──────── TEXT PASSAGE ────────

By David Galston, Westar Executive Director| 4.01.2020
Collective Concern and Cooperative Engagement in the Age of COVID-19
The political and social trend in North America over the last decade or more has been toward libertarianism. I’m sure that’s not news to anybody. Libertarianism emphasizes minimal government presence in the free market and minimal government assistance of citizens. According to this line of thinking, all of us are individuals who should make it on our own. Libertarian ideals are usually experienced by citizens as less public funding for social services, health care, and education, the rationale being that businesses will grow and will employ more people if tax rates and government interference are as low as possible.
It is probably not a surprise, either, that libertarianism has its limits, even among libertarians. At a certain point, less government means higher crime, lower levels of education, and shorter life spans. This is not universally the case because in some societies large governments are also rampantly corrupt governments. In these cases, high crime rates reflect a corrupt government.

──────── DATASET CONTENT ────────

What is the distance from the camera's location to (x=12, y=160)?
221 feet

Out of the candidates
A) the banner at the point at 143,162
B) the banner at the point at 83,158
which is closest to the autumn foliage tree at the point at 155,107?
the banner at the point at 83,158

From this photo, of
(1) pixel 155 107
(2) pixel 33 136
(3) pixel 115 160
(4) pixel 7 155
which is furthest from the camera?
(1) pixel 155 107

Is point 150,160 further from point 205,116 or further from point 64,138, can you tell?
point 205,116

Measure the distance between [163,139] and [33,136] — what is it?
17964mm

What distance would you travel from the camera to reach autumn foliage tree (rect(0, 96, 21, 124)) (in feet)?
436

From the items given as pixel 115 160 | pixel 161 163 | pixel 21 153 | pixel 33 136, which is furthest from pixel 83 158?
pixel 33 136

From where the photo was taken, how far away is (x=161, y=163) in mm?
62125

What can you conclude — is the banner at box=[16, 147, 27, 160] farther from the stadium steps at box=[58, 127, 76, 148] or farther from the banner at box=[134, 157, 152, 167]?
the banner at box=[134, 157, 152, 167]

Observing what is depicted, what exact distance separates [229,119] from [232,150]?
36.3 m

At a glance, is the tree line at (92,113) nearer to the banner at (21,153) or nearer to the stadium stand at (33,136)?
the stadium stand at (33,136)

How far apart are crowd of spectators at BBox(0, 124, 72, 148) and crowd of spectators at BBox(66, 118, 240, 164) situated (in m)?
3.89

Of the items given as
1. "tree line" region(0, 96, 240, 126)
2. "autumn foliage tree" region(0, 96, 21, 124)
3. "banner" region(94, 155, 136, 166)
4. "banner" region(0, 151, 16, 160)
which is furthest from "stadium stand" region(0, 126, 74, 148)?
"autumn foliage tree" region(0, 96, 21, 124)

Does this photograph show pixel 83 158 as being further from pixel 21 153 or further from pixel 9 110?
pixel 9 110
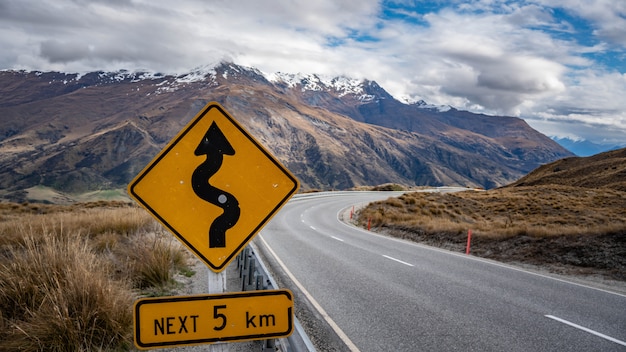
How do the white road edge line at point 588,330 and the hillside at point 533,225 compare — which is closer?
the white road edge line at point 588,330

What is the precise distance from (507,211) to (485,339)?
71.5ft

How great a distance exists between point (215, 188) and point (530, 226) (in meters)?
16.3

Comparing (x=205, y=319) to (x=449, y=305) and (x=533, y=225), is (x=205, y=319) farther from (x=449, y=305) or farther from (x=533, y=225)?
(x=533, y=225)

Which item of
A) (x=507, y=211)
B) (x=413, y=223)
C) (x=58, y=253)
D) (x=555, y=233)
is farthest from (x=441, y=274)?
(x=507, y=211)

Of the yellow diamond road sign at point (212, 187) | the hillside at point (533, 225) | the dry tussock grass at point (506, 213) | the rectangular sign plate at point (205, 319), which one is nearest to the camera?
the rectangular sign plate at point (205, 319)

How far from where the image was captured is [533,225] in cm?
1788

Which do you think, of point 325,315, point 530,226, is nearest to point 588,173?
point 530,226

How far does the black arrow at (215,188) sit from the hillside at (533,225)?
11472 millimetres

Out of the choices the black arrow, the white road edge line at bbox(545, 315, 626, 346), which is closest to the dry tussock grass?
the white road edge line at bbox(545, 315, 626, 346)

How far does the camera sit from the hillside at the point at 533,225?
11.9 meters

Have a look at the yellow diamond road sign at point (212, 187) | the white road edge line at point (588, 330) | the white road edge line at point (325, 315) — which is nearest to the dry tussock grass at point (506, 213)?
the white road edge line at point (588, 330)

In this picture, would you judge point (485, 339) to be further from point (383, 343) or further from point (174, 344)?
point (174, 344)

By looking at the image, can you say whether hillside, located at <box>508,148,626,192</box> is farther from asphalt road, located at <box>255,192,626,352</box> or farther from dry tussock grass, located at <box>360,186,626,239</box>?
asphalt road, located at <box>255,192,626,352</box>

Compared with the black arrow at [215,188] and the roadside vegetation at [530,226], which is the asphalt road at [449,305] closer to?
the roadside vegetation at [530,226]
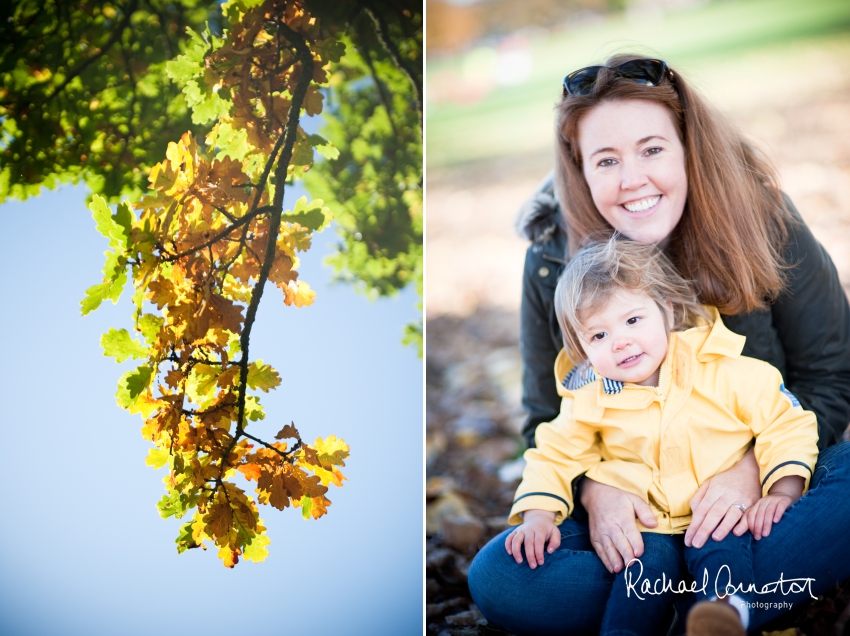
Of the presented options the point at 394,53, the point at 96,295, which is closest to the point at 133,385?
the point at 96,295

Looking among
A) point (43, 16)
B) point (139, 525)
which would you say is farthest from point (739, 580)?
point (43, 16)

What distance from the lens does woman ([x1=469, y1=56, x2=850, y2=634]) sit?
153 cm

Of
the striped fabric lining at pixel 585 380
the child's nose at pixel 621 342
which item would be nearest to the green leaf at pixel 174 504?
the striped fabric lining at pixel 585 380

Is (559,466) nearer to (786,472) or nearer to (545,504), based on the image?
(545,504)

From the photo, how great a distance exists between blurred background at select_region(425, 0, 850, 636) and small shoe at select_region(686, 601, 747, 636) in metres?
1.01

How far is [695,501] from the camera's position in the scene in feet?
4.99

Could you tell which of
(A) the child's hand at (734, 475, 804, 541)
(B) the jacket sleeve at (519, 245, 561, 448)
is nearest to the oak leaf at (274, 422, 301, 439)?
(B) the jacket sleeve at (519, 245, 561, 448)

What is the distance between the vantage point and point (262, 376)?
179cm

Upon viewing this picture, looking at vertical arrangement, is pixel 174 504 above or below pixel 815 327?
below

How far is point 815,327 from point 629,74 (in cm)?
70

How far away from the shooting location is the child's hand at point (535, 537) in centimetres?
156

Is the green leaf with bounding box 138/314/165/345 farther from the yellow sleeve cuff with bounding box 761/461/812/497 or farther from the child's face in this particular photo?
the yellow sleeve cuff with bounding box 761/461/812/497

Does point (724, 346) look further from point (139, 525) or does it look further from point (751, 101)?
point (751, 101)

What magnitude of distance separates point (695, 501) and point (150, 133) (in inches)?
58.0
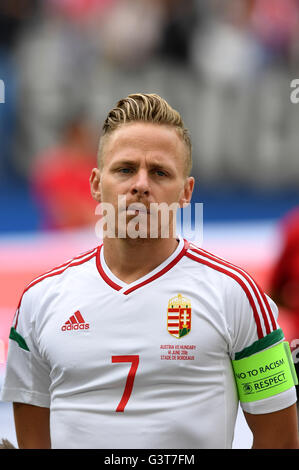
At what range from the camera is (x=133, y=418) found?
86.4 inches

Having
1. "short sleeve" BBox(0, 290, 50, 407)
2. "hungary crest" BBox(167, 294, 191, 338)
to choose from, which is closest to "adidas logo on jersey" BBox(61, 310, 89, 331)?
"short sleeve" BBox(0, 290, 50, 407)

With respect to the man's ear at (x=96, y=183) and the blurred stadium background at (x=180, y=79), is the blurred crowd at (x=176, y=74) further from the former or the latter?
the man's ear at (x=96, y=183)

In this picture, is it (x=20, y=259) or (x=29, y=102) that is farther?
(x=29, y=102)

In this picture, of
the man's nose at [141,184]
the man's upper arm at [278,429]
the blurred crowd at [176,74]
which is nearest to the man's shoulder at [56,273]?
the man's nose at [141,184]

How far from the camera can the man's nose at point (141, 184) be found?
2.25 metres

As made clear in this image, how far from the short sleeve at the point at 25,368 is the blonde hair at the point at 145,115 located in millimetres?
524

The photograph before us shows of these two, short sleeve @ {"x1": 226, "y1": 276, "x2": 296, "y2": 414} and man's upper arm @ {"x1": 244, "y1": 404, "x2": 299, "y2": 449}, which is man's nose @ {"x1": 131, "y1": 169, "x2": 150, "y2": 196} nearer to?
short sleeve @ {"x1": 226, "y1": 276, "x2": 296, "y2": 414}

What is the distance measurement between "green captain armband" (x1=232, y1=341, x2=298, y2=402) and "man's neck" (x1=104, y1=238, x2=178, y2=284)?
386mm

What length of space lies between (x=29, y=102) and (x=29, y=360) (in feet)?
30.1

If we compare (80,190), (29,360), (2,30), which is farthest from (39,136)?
(29,360)

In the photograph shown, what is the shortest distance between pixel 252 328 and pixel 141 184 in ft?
1.66
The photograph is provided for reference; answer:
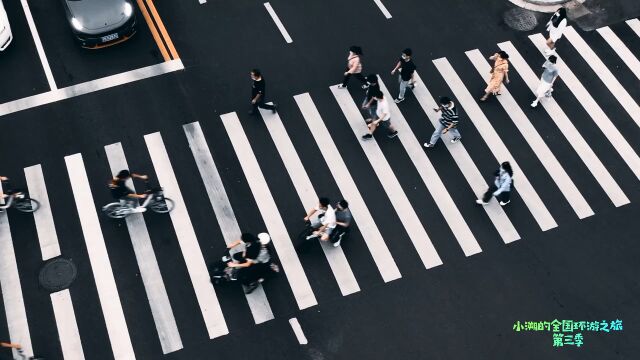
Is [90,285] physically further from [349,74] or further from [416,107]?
[416,107]

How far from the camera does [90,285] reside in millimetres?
13383

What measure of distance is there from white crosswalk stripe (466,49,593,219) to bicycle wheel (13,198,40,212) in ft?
44.1

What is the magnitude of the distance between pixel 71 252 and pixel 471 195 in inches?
415

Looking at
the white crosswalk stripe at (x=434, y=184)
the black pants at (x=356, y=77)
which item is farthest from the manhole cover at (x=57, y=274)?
the white crosswalk stripe at (x=434, y=184)

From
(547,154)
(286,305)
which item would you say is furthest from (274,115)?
(547,154)

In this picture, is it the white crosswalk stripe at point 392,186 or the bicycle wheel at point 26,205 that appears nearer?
the bicycle wheel at point 26,205

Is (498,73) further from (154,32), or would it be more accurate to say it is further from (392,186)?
(154,32)

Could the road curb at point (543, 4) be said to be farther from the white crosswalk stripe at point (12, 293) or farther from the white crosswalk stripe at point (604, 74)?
the white crosswalk stripe at point (12, 293)

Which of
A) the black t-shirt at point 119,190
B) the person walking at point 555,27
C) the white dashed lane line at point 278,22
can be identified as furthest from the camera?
the white dashed lane line at point 278,22

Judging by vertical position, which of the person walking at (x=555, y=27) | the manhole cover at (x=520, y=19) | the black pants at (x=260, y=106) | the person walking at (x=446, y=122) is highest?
the manhole cover at (x=520, y=19)

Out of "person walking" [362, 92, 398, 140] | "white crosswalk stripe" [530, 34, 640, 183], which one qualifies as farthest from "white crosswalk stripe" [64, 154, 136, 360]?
"white crosswalk stripe" [530, 34, 640, 183]

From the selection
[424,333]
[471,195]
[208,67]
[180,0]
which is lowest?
[424,333]

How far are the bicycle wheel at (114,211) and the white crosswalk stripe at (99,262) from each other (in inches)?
18.5

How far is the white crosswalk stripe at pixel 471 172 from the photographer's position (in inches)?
576
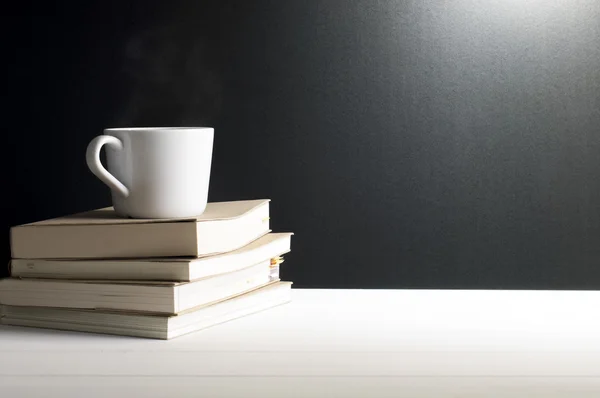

────────

■ TASK ITEM
Please continue the essay on libertarianism and collective concern during COVID-19 from the sentence where it stops.

■ ANSWER TO THE PROBLEM
A Balancing Act
In countries where libertarian values are balanced with social values, and where democratic institutions are strong, statistics consistently show that crime rates drop and life expectancy rises. The Scandinavian countries are almost always the sine quo non example of this fact. In North America, Canada comes out better than the United States in terms of levels of education and life expectancy. Canada is a lot like the United States except that Canadian governments invest more money in education and health care.
My point is twofold. One is that the libertarian principle of less government is sometimes important. When it comes to open markets, business, and trade, governments should not be an inhibition to individual effort and creativity. However, when it comes to benefits that make the social experience better for everyone, individual greed cannot override the common good. We are all in this together, and for some things, like education and health, the common good benefits each individual.
Climate Change, Migration and the Common Good
Before the COVID-19 crisis emerged, to me the imperative of the common good fell on climate change and migration. The world had a common need to face these two issues. If the planet becomes uninhabitable, then what difference does economic performance make? And if human beings cannot hold common compassion for the homeless, then what value is there to society?
Only a few short months ago many people who share a similar sentiment were at pains to point out that both the Bible and our Western social history support the principles of a common concern for the environment and a compassionate concern for the desperate.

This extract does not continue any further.